» Excerpt provided
────────────────────────────────────────
Ballot Box

The Los Angeles Debate

The guy who’s winning the primaries finally wins a debate.

Dear John

This was the best debate I’ve seen in this whole election. I think half of it was the sitting-around-the-table format, and half was the luxury of focusing on four candidates instead of nine. Now if we can just get it down to two guys in lounge chairs, we’ll be set.

Since the debates are nearly over, and feedback to the candidates is pretty much useless, here’s my feedback.

To John Kerry and John Edwards:

Thanks for plugging my exit poll analysis. I worked hard to earn this little niche, so I’ll take the liberty of refereeing your dispute about it. John E, you said “the independents have been voting for me” in the primaries. Not so. My chart shows Kerry beat you among independents in six of the 10 exit-polled contests. In a post-debate e-mail to reporters, your staff lopped off the top half of the chart, in which Kerry beat you among independents all five times. Poof, just like that, your 4-of-10 record became 4-of-5. Your aides even trimmed Missouri out of the picture, claiming it wasn’t “contested.” Who decided which states would be “contested”? You did. And which states did you choose to contest? The ones where you figured you could win independents. And where did you find those states? In your native region. Four of those five states you brag about are in the South. In short, you did well where you knew you would, in your home games.

Stick to chronological accounting. You’re 4-of-8 in all exit-polled contests this month, and 2-of-3 since Feb. 10.
────────────────────────────────────────
» Entries for labeling bounding boxes

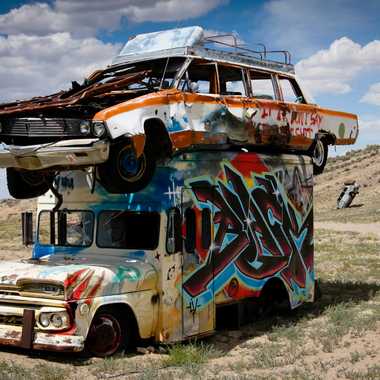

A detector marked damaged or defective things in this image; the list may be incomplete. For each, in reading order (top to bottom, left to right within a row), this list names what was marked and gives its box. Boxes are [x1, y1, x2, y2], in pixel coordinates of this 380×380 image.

wrecked car [0, 26, 360, 199]
crumpled hood [0, 258, 157, 300]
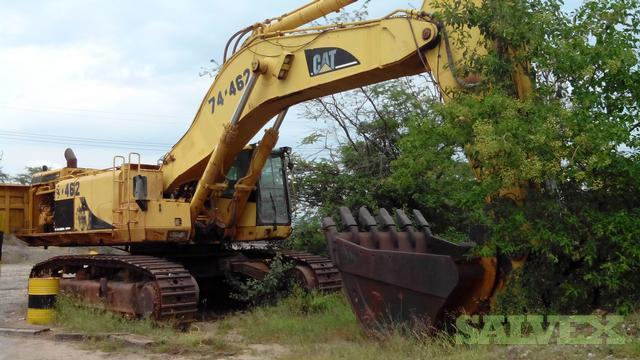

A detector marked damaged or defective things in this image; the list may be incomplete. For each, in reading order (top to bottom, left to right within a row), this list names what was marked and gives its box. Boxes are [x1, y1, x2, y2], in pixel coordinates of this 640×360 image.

rust on metal [324, 207, 500, 330]
rusty bucket [322, 207, 502, 334]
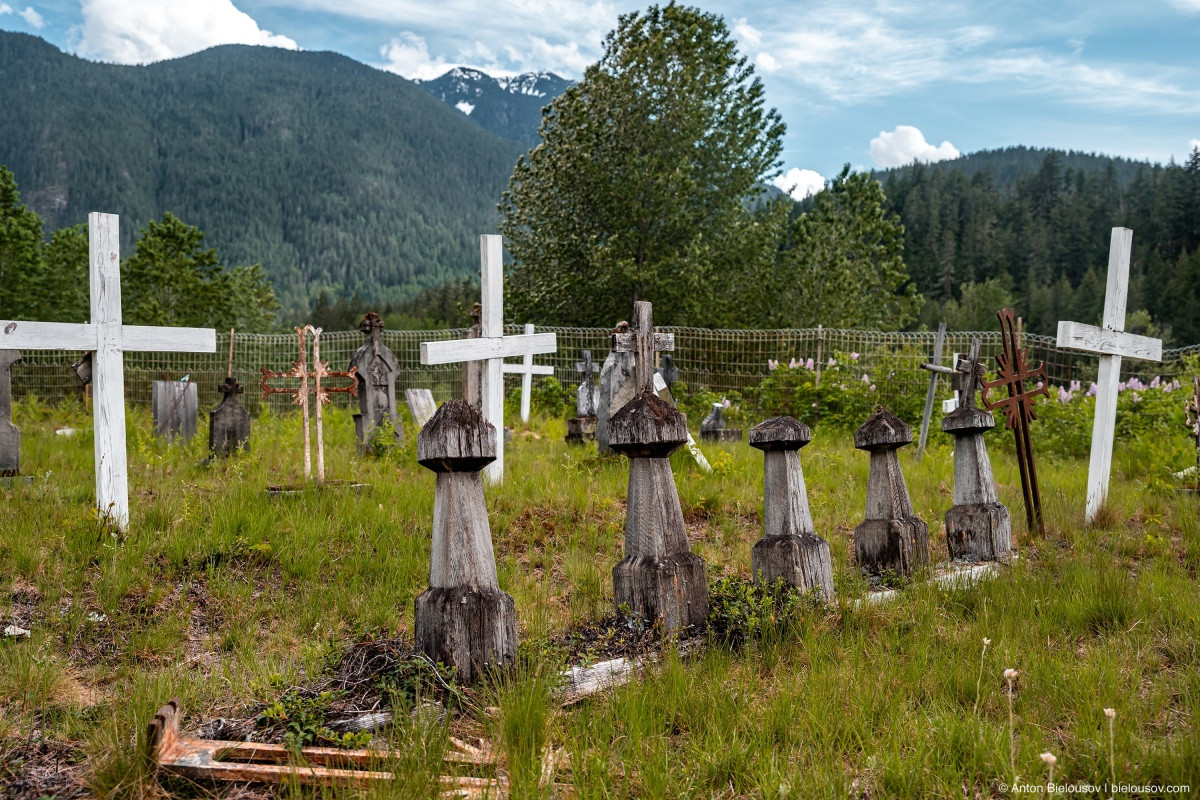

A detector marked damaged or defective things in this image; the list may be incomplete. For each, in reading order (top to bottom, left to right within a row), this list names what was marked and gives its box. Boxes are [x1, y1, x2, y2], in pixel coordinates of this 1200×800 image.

rusty metal cross [258, 324, 356, 482]
rusty metal frame [980, 310, 1048, 536]
rusty metal cross [984, 310, 1048, 536]
rusty metal frame [149, 700, 572, 792]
────────────────────────────────────────
» Challenges
A. Could you print the part of the Los Angeles debate column that begins at the words "The guy who’s" and ends after the words "we’ll be set."?
B. Can you carry on the Los Angeles debate column from the point where it stops?

» Final results
A.
The guy who’s winning the primaries finally wins a debate.

Dear John

This was the best debate I’ve seen in this whole election. I think half of it was the sitting-around-the-table format, and half was the luxury of focusing on four candidates instead of nine. Now if we can just get it down to two guys in lounge chairs, we’ll be set.

B.
John K, you said, “There’s nothing that documents what [Edwards] said” about winning independents. Excuse me? How about this document? Or this one? Or this one? Or this one? You also said, “I won Independents and Republicans in Iowa.” Dude, Republicans can’t vote in the Iowa Democratic caucuses. The official exit-poll score between you and Edwards among Iowa Republicans was zero to zero. Then you said “many Republicans crossed over and registered as Democrats” to vote for you. What was that again about undocumented claims?

To Kerry:

1. If you get the nomination, negotiate at least one sitting-down debate with President Bush. You act much more human in this posture than you do standing up. Getting you off your feet seems to liberate you from the deadly instinct to talk like a senator. You looked as though you were being clear and consistent even when you weren’t.

2. Stop talking to yourself. I saw you mouthing silent strings of words to yourself a couple of times. I thought you would wake up and stop, but you went on and on. What the hell are you thinking? This is national television, and you’re on the verge of being the nation’s only alternative to Bush. Do us all a favor and suspend your inner life while the cameras are rolling.

3. Good job playing the big brother. You absorbed Edwards’ mild jabs with a smile and no rancor. The physical message was that you’re going to win, and you don’t need to hit back. You get an A+ for your answer to the closing question about whether you’d consider Edwards for your ticket. With a nod to his comment that he’d consider you for his ticket, you said, “I want to thank him for the consideration.” Classy move. In sports, the team leader is the guy who says some other guy is the team leader. And in a presidential primary, the leader is the guy who doesn’t need to play the “no, he’ll be on my ticket” game.

4. Hats off to you for bringing up gay marriage without being asked. But shame on you for ruling out cuts in Social Security benefits without being asked.

5. What’s your position on whether conservative states should have to honor gay marriages performed in liberal states? Figure it out before the next time you’re asked. Your dodge tonight, saying you voted against the Defense of Marriage Act because it was “gay-bashing,” won’t cut it. Without DOMA, the alternatives appear to be Bush’s constitutional amendment or forcing Florida to honor Massachusetts’ gay marriages. Are you willing to go into the general election offering voters that choice?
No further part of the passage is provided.